Le chancelier va se lancer dans une grande description du sceau royal qui montre gravé le roi assis sur son trône tenant la main de justice.
- a) La justice concédée
Lorsque les jugements sont rendus par les seigneurs ou par les municipalités et par l’Eglise au nom de leur pouvoir judiciaire et pas au nom du roi ou de ses agents.
-Les seigneurs: Dès 1150, le roi n’a pas pu reprendre toutes les justices.
Les légistes avaient dès le 13ème siècle introduit l’appel qui a été l’instrument par lequel le roi a affirmé sa souveraineté dans le domaine judiciaire. L’appel a pu réformer les sentences rendues par les juridictions seigneuriales et a pu interpréter voire changer des coutumes. L’appel a surtout imposé dans toutes les seigneuries l’autorité de la couronne.

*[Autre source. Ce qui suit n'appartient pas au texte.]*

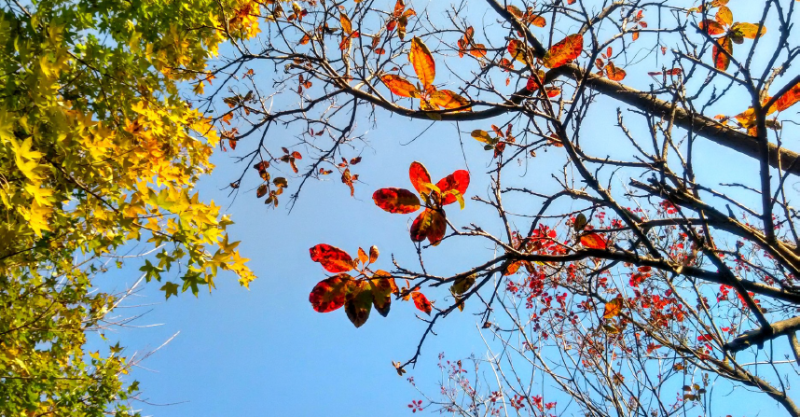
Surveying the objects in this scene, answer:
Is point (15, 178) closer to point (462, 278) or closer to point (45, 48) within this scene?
point (45, 48)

Par la théorie des cas royaux et par la prévention, le roi a pu limiter la compétence des justices seigneuriales.
Les cas royaux étaient évoqués chaque fois que la personne du roi était concernée.
Les agents zélés trouvaient le moyen de relier une affaire à un cas royal même si il fallait l’inventer.
La prévention permettait au juge royal de s’emparer d’affaires criminelles que la justice seigneuriale ne poursuivait pas au nom de l’ordre public.
Ainsi soumises et encadrées, les justices seigneuriales ont duré jusqu’à 1789.
-L’Eglise: La royauté rejette l’idée qu’il y aurait eu dans un passé lointain une concession royale en la matière. La royauté a vidé ses justices ecclésiastiques de toutes les affaires qu’elles avaient eu à connaitre. Elle s’est attaquée au privilège de for ou de clergé. Ce privilège enlevait les clercs à la justice.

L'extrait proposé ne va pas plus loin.